**Reading passage**
┄┄┄┄┄┄┄┄┄┄┄┄┄┄┄┄┄┄┄┄

1

I want to write a class, it can find a target string in a txt file and output the line number and the position.

class ReadFile

    def find_string(filename, string)
        line_num = 0
        IO.readlines(filename).each do |line|
            line_num += 1
            if line.include?(string)
                puts line_num
                puts line.index(string)
            end
        end
    end

end

a= ReadFile.new
a.find_string('test.txt', "abc")

If the txt file is very large(1 GB, 10GB ...), the performance of this method is very poor.

Is there the better solution?

pangpang
  • 8,581
  • 11
  • 60
  • 96
  • 1
    `IO.readlines` attempts to read the entire file into memory. Perhaps try using `File.open(filename).each` as that streams the file. Large files are still likely to take some time just to iterate over the number of lines and it also depends on the length of the lines being loaded. – Marc Baumbach Aug 24 '14 at 05:07

2 Answers2

4

Use foreach to efficiently read a single line from the file at a time and with_index to track the line number (0-based):

IO.foreach(filename).with_index do |line, index|
  if found = line.index(string)

┄┄┄┄┄┄┄┄┄┄┄┄┄┄┄┄┄┄┄┄

**Material**

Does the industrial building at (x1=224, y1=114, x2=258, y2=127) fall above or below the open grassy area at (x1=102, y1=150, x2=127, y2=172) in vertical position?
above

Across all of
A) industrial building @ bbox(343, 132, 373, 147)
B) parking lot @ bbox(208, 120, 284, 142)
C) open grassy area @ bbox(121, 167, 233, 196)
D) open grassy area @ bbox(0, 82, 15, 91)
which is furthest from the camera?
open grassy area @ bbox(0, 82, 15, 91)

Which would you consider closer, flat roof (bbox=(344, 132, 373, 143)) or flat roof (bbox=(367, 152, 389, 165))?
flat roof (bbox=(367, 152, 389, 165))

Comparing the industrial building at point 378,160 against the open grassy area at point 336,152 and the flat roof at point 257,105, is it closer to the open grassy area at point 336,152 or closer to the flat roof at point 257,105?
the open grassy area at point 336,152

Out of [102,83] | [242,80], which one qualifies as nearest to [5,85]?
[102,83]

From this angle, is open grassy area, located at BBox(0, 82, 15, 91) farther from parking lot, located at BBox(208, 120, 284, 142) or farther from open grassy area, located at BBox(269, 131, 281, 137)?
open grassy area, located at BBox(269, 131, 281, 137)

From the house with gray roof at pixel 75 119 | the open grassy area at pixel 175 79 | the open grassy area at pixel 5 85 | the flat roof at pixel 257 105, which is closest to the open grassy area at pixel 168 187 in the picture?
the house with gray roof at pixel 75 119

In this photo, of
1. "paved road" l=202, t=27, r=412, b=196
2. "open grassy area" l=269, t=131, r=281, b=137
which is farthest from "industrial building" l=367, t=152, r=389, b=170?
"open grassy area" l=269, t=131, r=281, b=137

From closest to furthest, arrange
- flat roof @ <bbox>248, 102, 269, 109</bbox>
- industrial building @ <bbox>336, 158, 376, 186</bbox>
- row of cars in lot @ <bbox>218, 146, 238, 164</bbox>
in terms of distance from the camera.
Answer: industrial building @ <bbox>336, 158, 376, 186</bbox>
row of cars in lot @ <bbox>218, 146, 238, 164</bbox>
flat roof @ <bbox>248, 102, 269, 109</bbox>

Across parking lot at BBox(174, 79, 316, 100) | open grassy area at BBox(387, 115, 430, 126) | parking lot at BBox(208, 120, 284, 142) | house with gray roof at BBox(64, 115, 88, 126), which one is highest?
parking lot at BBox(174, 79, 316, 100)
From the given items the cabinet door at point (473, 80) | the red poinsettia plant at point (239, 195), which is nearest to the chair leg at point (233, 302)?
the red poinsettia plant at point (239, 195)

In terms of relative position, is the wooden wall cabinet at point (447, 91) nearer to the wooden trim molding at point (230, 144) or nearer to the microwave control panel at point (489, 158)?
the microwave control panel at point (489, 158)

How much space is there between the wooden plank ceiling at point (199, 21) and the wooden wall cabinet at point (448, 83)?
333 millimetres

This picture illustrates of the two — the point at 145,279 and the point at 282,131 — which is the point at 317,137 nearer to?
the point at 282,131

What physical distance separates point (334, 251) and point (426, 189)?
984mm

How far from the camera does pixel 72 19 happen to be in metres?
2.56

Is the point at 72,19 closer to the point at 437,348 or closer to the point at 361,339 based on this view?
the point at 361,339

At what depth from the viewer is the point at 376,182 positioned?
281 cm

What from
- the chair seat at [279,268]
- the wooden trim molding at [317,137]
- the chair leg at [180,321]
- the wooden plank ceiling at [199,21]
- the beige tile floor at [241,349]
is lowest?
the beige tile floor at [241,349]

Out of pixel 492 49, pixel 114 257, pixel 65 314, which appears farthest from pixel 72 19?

┄┄┄┄┄┄┄┄┄┄┄┄┄┄┄┄┄┄┄┄

**Requests**
• A. Decide whether each statement below agrees with the thread on searching a large text file. Answer yes or no for each, and quote the words from the thread that decide it.
(i) The method in the question reads the file with IO.readlines.
(ii) The comment says IO.readlines streams the file one line at a time.
(iii) The answer says the line number tracked with with_index is 0-based.
• B. Transcribe the part of the thread on searching a large text file starting with "def find_string(filename, string)" and going on through "puts line.index(string)".

**Answers to the exercise**
• A.
(i) Yes: "IO.readlines(filename).each do |line|"
(ii) No: "`IO.readlines` attempts to read the entire file into memory."
(iii) Yes: "with_index to track the line number (0-based)"

• B.
def find_string(filename, string)
        line_num = 0
        IO.readlines(filename).each do |line|
            line_num += 1
            if line.include?(string)
                puts line_num
                puts line.index(string)